## THE TASK
Repeat the following portion of the bridge structure passage word for word, starting with "Please refer to" and going on through "on different design.".

Please refer to FIG. 2 which depicted a bridge structure 2 in accordance with a first embodiment of the present invention. A bridge 200 handles signal conversion and data transmission between a first bus 400 and a second bus 500. A request device 100 is connected to the first bus 400 and a target device 300 is connected to the second bus 500. The bridge 200 includes a data transmission controller 202, a buffer 204 and a cache controller 206.
The first embodiment of the present invention will be illustratively explained with specific numbers for convenience. However, one skilled in the art understands that the numbers could be modified based on different design.
Firstly, a transaction starts, i.e. the request device 100 sends a reading signal to the bridge 200 for reading data of a target address of the target device 300. Assume that there are 64 KB data stored in one address, and the request device 100 desired to read 1024 KB data from target device 300. Secondly, the data transmission controller 202 of the bridge 200 sends a reading signal to the target device 300 for reading data of the target address and following addresses. Thirdly, the target device 300 retrieves data of the target address and following addresses and transfers them to the bridge 200. Fourthly, the bridge 200 stored the data in the buffer 204. The buffer 204 in accordance with the first embodiment is designed as being able to store 512 KB for each target device, such as the target device 300. Fifthly, the data transmission controller 202 of the bridge 200 starts to transfer the data stored in the buffer 204 to the request device 100 when the data of the target address and the following addresses from the target device 300 reach a predetermined amount, such as 192 KB in the first embodiment of the present invention.

## ROWS
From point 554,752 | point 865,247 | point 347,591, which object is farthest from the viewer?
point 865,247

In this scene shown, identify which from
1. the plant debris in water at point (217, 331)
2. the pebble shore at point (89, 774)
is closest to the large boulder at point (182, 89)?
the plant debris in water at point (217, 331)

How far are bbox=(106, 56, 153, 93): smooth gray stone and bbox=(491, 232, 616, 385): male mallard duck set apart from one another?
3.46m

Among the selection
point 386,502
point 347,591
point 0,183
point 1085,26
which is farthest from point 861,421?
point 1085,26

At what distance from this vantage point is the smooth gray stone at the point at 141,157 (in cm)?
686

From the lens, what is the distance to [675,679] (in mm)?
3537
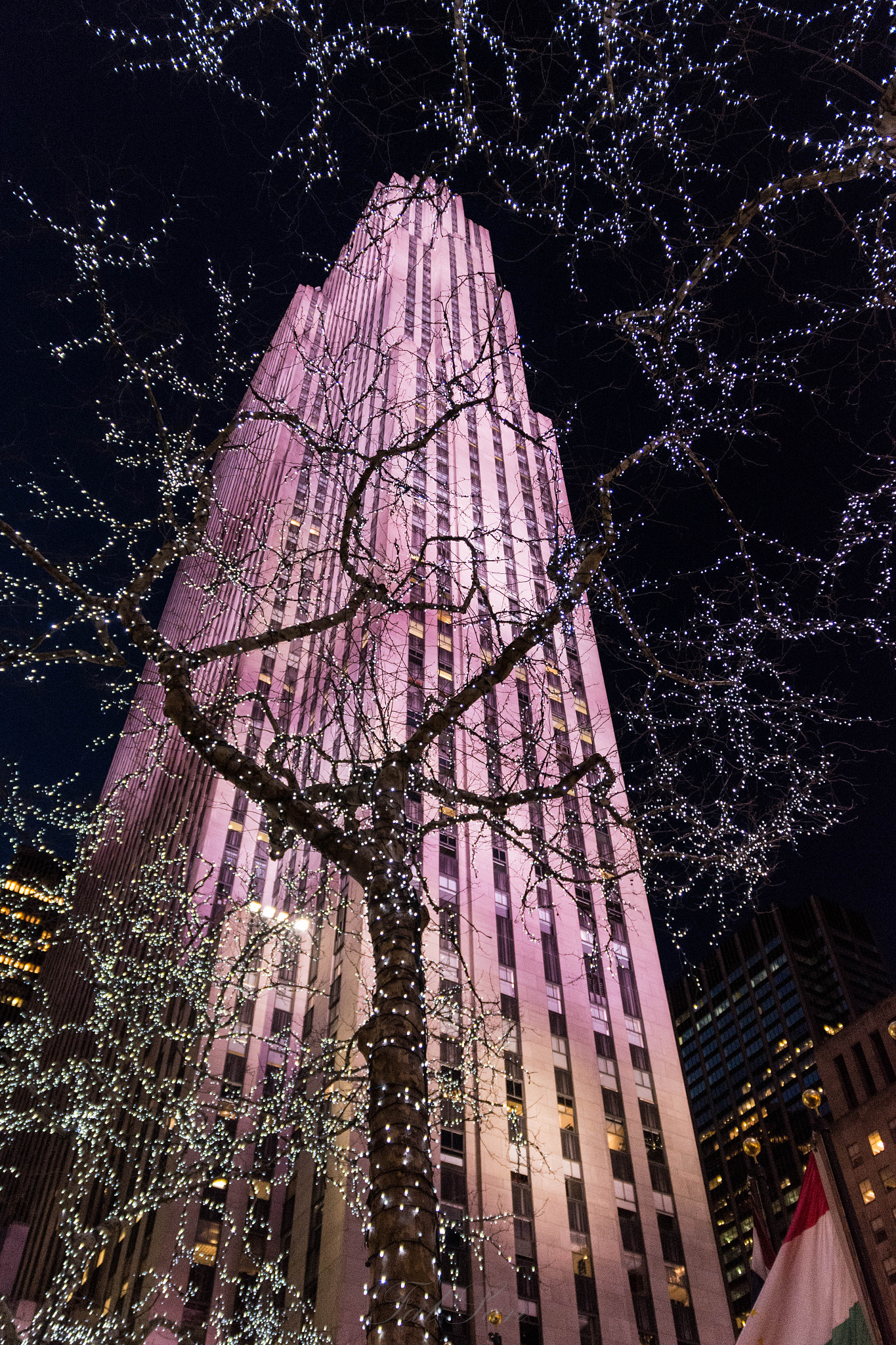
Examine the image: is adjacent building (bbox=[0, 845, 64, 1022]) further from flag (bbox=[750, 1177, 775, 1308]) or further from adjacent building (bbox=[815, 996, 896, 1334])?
flag (bbox=[750, 1177, 775, 1308])

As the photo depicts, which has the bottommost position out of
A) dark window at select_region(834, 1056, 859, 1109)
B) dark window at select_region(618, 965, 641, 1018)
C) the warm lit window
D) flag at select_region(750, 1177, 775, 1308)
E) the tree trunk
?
the tree trunk

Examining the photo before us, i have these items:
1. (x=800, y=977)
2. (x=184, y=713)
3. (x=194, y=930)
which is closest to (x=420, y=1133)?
(x=184, y=713)

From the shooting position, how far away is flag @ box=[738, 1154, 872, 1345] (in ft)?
27.2

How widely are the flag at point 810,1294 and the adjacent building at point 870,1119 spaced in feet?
187

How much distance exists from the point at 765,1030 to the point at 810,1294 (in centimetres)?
11869

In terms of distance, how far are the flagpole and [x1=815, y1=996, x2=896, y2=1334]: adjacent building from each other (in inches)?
2245

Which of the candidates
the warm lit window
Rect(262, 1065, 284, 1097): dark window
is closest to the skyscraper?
the warm lit window

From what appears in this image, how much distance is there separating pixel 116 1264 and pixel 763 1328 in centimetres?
3779

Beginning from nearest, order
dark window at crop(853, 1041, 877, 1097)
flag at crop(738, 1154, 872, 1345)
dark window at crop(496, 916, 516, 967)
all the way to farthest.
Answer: flag at crop(738, 1154, 872, 1345)
dark window at crop(496, 916, 516, 967)
dark window at crop(853, 1041, 877, 1097)

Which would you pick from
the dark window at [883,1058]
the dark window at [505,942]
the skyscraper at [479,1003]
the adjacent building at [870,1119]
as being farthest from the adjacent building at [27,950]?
the dark window at [883,1058]

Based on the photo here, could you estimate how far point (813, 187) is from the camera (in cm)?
629

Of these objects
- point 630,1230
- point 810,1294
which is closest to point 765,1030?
point 630,1230

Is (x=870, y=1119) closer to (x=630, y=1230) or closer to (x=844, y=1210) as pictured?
(x=630, y=1230)

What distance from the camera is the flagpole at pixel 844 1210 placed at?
798 cm
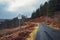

## OUTPUT FOR THIS TASK
Please refer to FIG. 2 which depicted a bridge structure 2 in accordance with a first embodiment of the present invention. A bridge 200 handles signal conversion and data transmission between a first bus 400 and a second bus 500. A request device 100 is connected to the first bus 400 and a target device 300 is connected to the second bus 500. The bridge 200 includes a data transmission controller 202, a buffer 204 and a cache controller 206.
The first embodiment of the present invention will be illustratively explained with specific numbers for convenience. However, one skilled in the art understands that the numbers could be modified based on different design.